While every one of the Wizened is, in some way, smaller than she was when she was taken, they bear the features of the "Little People" in all their infinite variety. Being small often means being short — but not always. Some Wizened are tall and impossibly thin. Some aren't physically smaller than anyone else, but somehow seem smaller, as if they are insubstantial or somehow not quite there. Wizened captured in the West often have pointed ears, deeply lined faces, strangely-shaped noses and gimlet eyes. Often, a Wizened changeling's skin is richly colored, being bright green, red or blue, or the deep rich color and texture of polished mahogany. Their fingers are nimble and bony, and their fingernails are long and sometimes twisted. Some have hunch backs and prominent warts. Some have animal feet. Even to those who can't perceive their Seemings, the Wizened still seem small; that look of somehow not always being present stays with them.

Contracts

The Wizened gain an affinity with the Artifice Contracts, allowing them to repair, improve, and wreck crafted works.

Kiths

* Artist: The Wizened who create startling works of art and craft: seamsters, sculptors, painters and builders.
* Author: In Faerie, these changelings composed words of all kinds for their masters, from poetry to plays to nonfiction. Authors may even have been their Keepers’ only connection with mortal language, having to explain precisely what words are and how they held power.

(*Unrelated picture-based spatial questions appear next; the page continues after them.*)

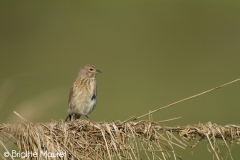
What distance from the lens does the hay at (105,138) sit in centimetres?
456

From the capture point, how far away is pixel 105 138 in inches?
191

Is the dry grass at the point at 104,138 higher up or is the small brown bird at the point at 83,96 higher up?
the small brown bird at the point at 83,96

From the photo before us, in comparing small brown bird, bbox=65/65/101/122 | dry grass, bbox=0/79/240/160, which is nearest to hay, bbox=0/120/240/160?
dry grass, bbox=0/79/240/160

* Brewer: Changelings who spent their durance in Faerie learning how to create mind-bendingly potent drinks or peculiar alchemies. Due to long exposure and gradual immunity, a Brewer gains resistance to poisons or intoxication.

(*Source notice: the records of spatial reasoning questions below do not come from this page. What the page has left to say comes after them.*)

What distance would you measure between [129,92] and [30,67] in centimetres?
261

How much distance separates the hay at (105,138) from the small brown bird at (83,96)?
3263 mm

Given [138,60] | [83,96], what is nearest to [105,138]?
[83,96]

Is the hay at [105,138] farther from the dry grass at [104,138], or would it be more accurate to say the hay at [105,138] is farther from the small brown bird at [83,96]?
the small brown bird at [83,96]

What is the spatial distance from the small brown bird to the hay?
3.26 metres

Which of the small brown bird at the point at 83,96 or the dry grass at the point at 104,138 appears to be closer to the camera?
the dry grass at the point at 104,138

* Chatelaine: Preternaturally skilled manservants, organizers and house-managers.
* Chirurgeon: Changelings who master surgery and pharmacy, sometimes from altruism, and sometimes simply because they can, ranging from scary back-street surgeons to strangely alien experimenters.
* Drudge: Changelings who embody the concept of unobtrusive and efficient help, often overlooked and underappreciated.

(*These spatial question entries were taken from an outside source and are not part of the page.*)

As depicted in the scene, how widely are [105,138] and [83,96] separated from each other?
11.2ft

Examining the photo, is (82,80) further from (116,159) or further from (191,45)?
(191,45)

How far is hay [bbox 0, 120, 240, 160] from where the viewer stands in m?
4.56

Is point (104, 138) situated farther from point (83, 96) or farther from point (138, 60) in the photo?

* Gameplayer: The True Fae adore games, even if they despise the possibility of losing. Some Wizened were kept precisely to empower the Gentry’s love of games.
* Gremlin: Legends of Gremlins came about with the modern age, creatures whose only purpose is to destroy and meddle with machines.
* Miner: These changelings are the knockers and kobolds, the Coblynau and Telchines. Miners labored in deep mines to extract rare and precious metals, and perhaps other things — chipping out veins of fossilized blood from the rotting gut of a mountain-sized great beast, or tunneling for the root of all evil.
* Oracle: Changelings who, like many imps and goblins, can, in a limited way, see the future.
* Pamarindo: Italian folklore makes fearful mention of the Pamarindo, the shriveled pot-bellied faeries with salacious appetites. Legend has them often covered in slick fats, guts, blood and greases associated with the butchering of their prey.
* Smith: Changelings who were forced to labor under the watchful eye of the most unimpeachable faerie blacksmiths, tinkers and toolmakers.
* Soldier: Members of the vast goblin hosts of the Fae, the Soldiers fought strange, inconclusive battles and now find the fighting comes easier to them.
* Thusser: In Norway, they speak of the Thussers (known as Vardogls in Iceland) that come out of their faerie hills beneath the full moon and sing, dance, and fiddle away the night.
* Woodwalker: The Wizened who, like their captors, live within and protect the wilds, sometimes jealously, sometimes violently.